Cameroun : l’impact du départ du Hilli Episeyo sur l’économie en 2026 et 2027

Le Cameroun fait face à un défi économique majeur avec le départ imminent du Hilli Episeyo, une unité flottante de liquéfaction de gaz naturel. Depuis son ancrage au large de Kribi en 2018, ce navire-usine a joué un rôle clé dans les exportations de gaz naturel liquéfié (GNL) du pays. Cependant, son départ est prévu pour juillet 2026, à la fin du contrat liant Golar à la Société nationale des hydrocarbures (SNH). Cette échéance coïncide avec des prévisions de ralentissement économique, soulignées par le Comité national économique et financier (CNEF) dans son dernier rapport.

Les projections du CNEF indiquent une croissance du produit intérieur brut (PIB) camerounais limitée à 3,2 % en 2026, contre 3,5 % en 2025, puis 3,1 % en 2027. Même si une trajectoire légèrement plus optimiste envisage 3,3 % en 2026 et 3,2 % en 2027, le secteur extractif, et notamment les hydrocarbures, devrait peser négativement sur ces chiffres. En effet, il contribuerait à une baisse de 0,4 point du PIB sur les deux exercices. Le PIB pétrolier, incluant toutes les activités liées aux hydrocarbures, pourrait chuter de 16,1 % en 2026, puis de 18 % en 2027.

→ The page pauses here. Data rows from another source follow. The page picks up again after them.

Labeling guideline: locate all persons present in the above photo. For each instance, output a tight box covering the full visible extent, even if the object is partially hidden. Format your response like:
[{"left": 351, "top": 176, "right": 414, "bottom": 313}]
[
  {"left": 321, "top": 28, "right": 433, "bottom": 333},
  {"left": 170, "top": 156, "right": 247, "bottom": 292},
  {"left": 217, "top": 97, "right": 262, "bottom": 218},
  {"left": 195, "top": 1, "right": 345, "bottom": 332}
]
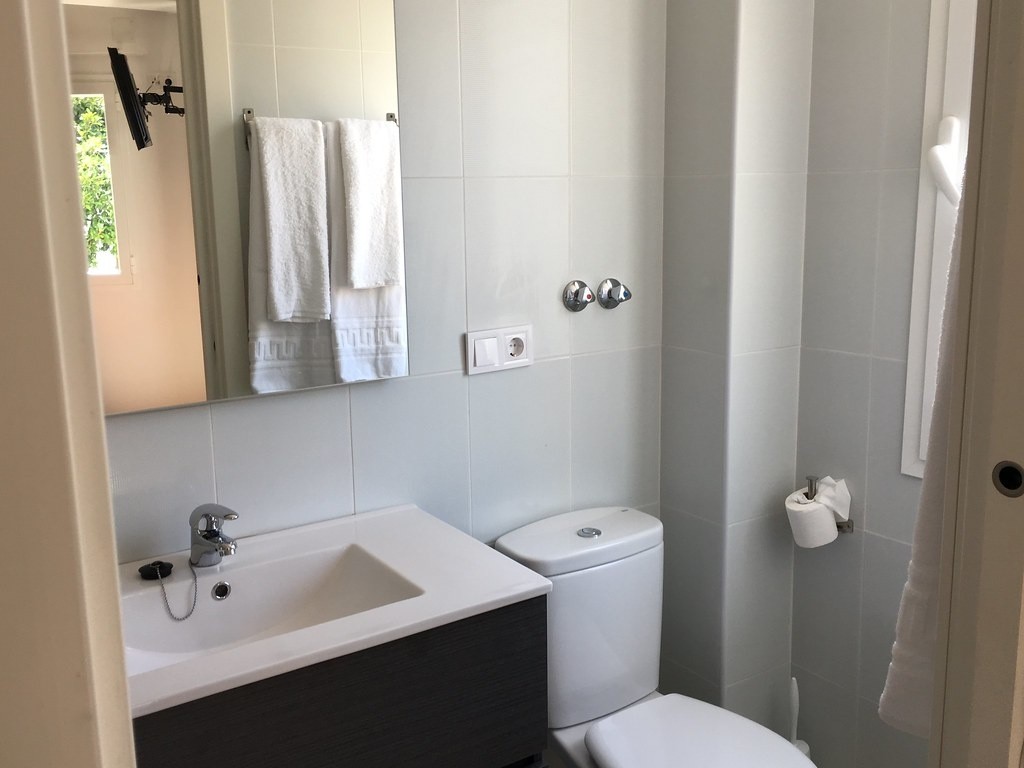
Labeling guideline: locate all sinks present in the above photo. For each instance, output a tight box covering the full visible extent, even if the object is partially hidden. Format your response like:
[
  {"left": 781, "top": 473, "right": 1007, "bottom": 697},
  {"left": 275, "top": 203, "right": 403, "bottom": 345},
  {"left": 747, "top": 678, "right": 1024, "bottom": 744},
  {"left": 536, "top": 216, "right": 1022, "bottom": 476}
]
[{"left": 120, "top": 536, "right": 427, "bottom": 678}]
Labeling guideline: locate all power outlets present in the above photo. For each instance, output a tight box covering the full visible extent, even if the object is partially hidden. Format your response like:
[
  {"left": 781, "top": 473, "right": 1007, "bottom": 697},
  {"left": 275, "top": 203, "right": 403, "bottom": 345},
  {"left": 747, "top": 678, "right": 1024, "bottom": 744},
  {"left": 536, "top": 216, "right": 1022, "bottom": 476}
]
[{"left": 466, "top": 324, "right": 533, "bottom": 376}]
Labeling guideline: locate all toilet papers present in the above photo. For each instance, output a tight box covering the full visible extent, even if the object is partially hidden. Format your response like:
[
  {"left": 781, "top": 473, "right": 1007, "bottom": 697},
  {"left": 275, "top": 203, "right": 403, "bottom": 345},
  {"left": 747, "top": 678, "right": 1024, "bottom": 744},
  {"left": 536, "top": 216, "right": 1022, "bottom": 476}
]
[{"left": 784, "top": 474, "right": 852, "bottom": 550}]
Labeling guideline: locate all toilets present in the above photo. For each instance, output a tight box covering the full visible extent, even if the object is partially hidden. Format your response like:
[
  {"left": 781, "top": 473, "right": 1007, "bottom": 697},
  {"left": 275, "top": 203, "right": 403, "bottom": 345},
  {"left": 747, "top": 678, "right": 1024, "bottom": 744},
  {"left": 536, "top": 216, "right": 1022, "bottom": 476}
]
[{"left": 494, "top": 505, "right": 819, "bottom": 768}]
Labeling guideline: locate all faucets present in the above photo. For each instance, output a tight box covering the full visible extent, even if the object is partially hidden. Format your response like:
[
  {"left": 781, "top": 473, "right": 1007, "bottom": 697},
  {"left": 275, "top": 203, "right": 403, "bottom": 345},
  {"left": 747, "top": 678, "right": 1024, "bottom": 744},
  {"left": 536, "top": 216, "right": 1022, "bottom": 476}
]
[{"left": 187, "top": 501, "right": 239, "bottom": 567}]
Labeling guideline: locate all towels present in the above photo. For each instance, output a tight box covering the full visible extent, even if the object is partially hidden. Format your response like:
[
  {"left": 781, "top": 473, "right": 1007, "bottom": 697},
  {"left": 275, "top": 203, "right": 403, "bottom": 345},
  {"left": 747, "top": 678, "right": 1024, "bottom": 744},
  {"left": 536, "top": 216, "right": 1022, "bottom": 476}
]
[
  {"left": 876, "top": 156, "right": 970, "bottom": 737},
  {"left": 244, "top": 117, "right": 327, "bottom": 396},
  {"left": 330, "top": 114, "right": 408, "bottom": 386}
]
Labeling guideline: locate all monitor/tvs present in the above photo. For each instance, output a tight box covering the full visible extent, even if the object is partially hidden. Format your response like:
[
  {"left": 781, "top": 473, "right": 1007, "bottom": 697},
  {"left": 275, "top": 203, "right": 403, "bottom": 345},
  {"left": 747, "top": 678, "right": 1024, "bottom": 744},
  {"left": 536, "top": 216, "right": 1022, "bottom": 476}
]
[{"left": 106, "top": 46, "right": 153, "bottom": 151}]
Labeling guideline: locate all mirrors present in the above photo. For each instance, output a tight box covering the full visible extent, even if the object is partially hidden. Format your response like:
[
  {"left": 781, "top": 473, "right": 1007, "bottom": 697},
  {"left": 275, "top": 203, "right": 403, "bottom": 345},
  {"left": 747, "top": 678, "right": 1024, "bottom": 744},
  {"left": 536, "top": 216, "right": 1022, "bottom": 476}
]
[{"left": 62, "top": 1, "right": 409, "bottom": 417}]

Un secteur gazier en déclin avant même la perte du Hilli Episeyo

Le départ du Hilli Episeyo survient dans un contexte déjà marqué par un repli des recettes liées au GNL. En 2025, ces recettes ont atteint 350,2 milliards de FCFA, contre 381 milliards en 2024, 421 milliards en 2023 et 622 milliards en 2022. Sur un an, cela représente une baisse de 8,1 %. Cette tendance s’est poursuivie au premier trimestre 2026, avec un recul global des exportations camerounaises de 23,6 %, dont 28,4 % pour le GNL et 14,4 % pour le pétrole brut.

Malgré ce déclin, le GNL représentait encore 11,4 % des recettes d’exportation en 2025. La disparition du navire-usine prive donc le pays d’une source majeure de revenus au moment où d’autres filières exportatrices montrent des signes d’essoufflement. Ainsi, les ventes de cacao et de ses dérivés ont plongé de 37,7 %, celles de bois de 11,5 %, celles d’aluminium de 53,7 % et celles de caoutchouc brut de 16,7 %. L’accumulation de ces reculs sectoriels aggrave l’impact du départ du Hilli Episeyo sur l’économie nationale.

Déséquilibres macroéconomiques et arbitrage budgétaire complexe

Le déficit courant devrait se creuser, passant de 3,2 % du PIB en 2025 à 5,4 % en 2026, puis 6,1 % en 2027. De même, le déficit budgétaire suivrait cette tendance, avec des prévisions de 1,7 % du PIB en 2026 et 2,1 % en 2027. Ces projections intègrent également un ralentissement du commerce mondial, une hausse des coûts de transport maritime et une progression modérée des recettes publiques.

Par ailleurs, la hausse des prix du pétrole pose un dilemme à l’exécutif camerounais. Maintenir les prix à la pompe implique d’augmenter les subventions aux carburants, ce qui alourdirait immédiatement le budget de l’État. À l’inverse, une augmentation des prix de détail pourrait relancer l’inflation et réduire le pouvoir d’achat des ménages. Le CNEF n’a pas tranché, mais insiste sur la faible marge de manœuvre disponible pour gérer cette situation.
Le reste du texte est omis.